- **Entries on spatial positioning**
★ ★ ★

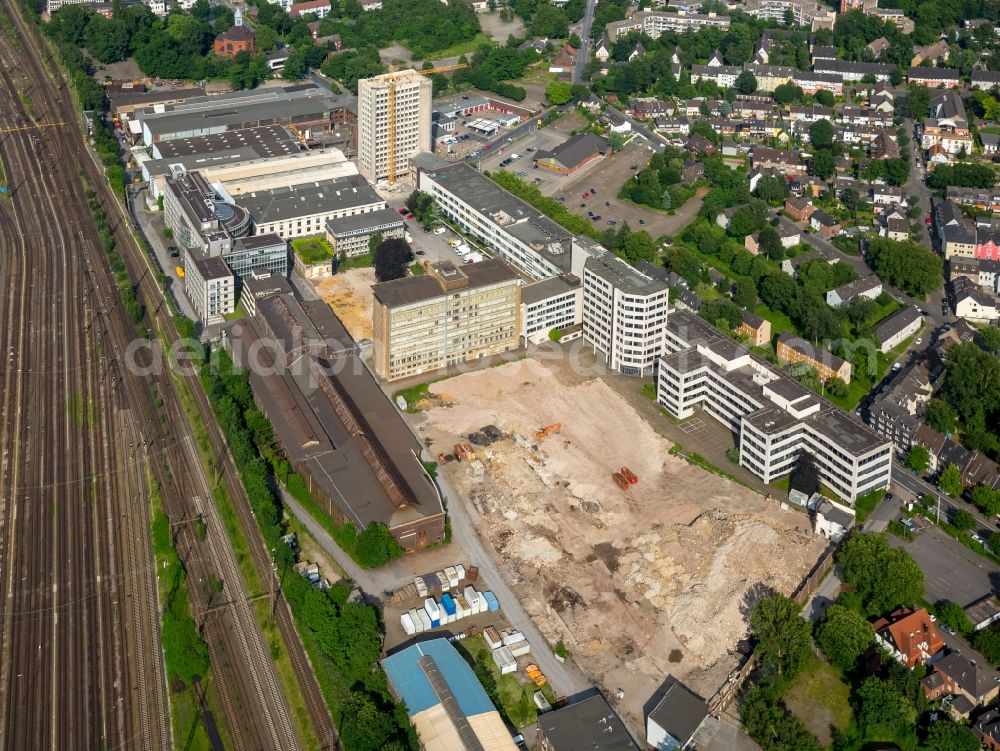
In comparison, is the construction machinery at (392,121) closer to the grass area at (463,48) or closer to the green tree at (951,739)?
the grass area at (463,48)

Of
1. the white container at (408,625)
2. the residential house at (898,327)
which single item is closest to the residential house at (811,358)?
the residential house at (898,327)

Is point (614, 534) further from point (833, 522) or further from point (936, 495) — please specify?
point (936, 495)

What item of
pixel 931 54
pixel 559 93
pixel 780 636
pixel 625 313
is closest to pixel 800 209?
pixel 625 313

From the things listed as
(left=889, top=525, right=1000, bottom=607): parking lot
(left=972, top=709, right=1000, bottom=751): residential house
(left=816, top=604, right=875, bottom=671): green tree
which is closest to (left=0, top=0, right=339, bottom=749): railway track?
(left=816, top=604, right=875, bottom=671): green tree

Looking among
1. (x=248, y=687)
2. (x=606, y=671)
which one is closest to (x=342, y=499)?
(x=248, y=687)

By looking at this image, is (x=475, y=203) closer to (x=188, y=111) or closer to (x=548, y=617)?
Result: (x=188, y=111)
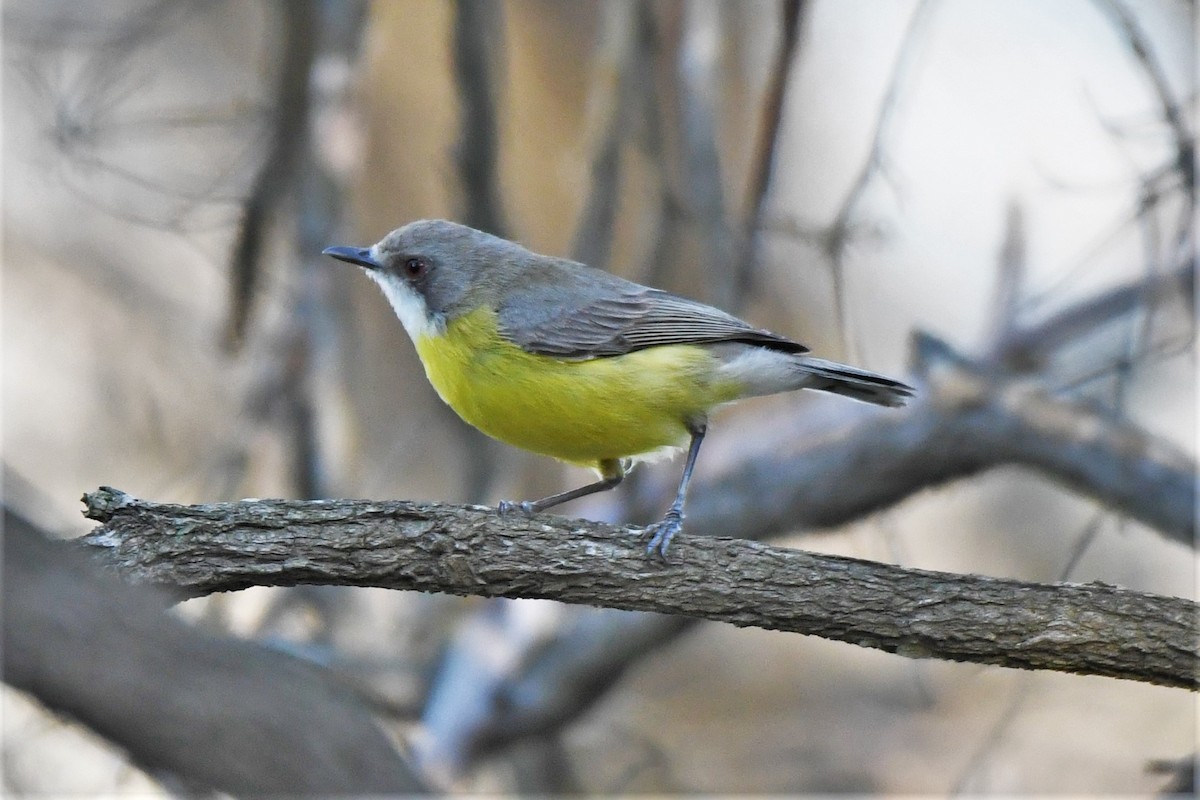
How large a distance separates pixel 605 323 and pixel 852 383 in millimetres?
1159

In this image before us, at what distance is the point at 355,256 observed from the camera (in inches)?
230

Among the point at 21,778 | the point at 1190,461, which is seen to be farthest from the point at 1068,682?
the point at 21,778

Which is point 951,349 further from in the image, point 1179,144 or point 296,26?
point 296,26

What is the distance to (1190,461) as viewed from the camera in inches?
270

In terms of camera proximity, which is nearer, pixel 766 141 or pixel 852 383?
pixel 852 383

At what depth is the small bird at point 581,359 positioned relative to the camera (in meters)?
5.07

★ ★ ★

- **What to do**
Reproduce all the records above word for word, omitting the pictures.

- **Answer to the task**
In comparison, is the construction machinery at (392,121) closer to the grass area at (463,48) or closer to the green tree at (951,739)?
the grass area at (463,48)

Of
1. the white container at (408,625)
2. the residential house at (898,327)
which single item is closest to the residential house at (811,358)?
the residential house at (898,327)

Is point (614, 534) further from point (833, 522) or further from point (936, 495) — please specify?
point (936, 495)

What item of
pixel 931 54
pixel 559 93
pixel 780 636
pixel 625 313
is closest to pixel 800 209?
pixel 625 313

From the things listed as
(left=889, top=525, right=1000, bottom=607): parking lot
(left=972, top=709, right=1000, bottom=751): residential house
(left=816, top=604, right=875, bottom=671): green tree
which is closest to (left=0, top=0, right=339, bottom=749): railway track?
(left=816, top=604, right=875, bottom=671): green tree

Looking among
1. (x=248, y=687)
2. (x=606, y=671)
which one is closest to (x=342, y=499)?
(x=248, y=687)

By looking at this image, is (x=475, y=203) closer to (x=188, y=111) or closer to (x=548, y=617)?
Result: (x=188, y=111)
How large a distance separates pixel 605 323 and pixel 852 383 in millimetres?
1159

In this image before us, at what distance is the point at 355,256 observed from the camera (in inches)?
230

Among the point at 21,778 | the point at 1190,461, which is seen to be farthest from the point at 1068,682?
the point at 21,778

Which is point 951,349 further from in the image, point 1179,144 or point 296,26?
point 296,26

What is the distance to (1190,461) as viewed from the camera in inches?
270

In terms of camera proximity, which is nearer, pixel 766 141 or pixel 852 383?
pixel 852 383

At what depth is the small bird at point 581,359 positioned relative to the camera (in meters)?
5.07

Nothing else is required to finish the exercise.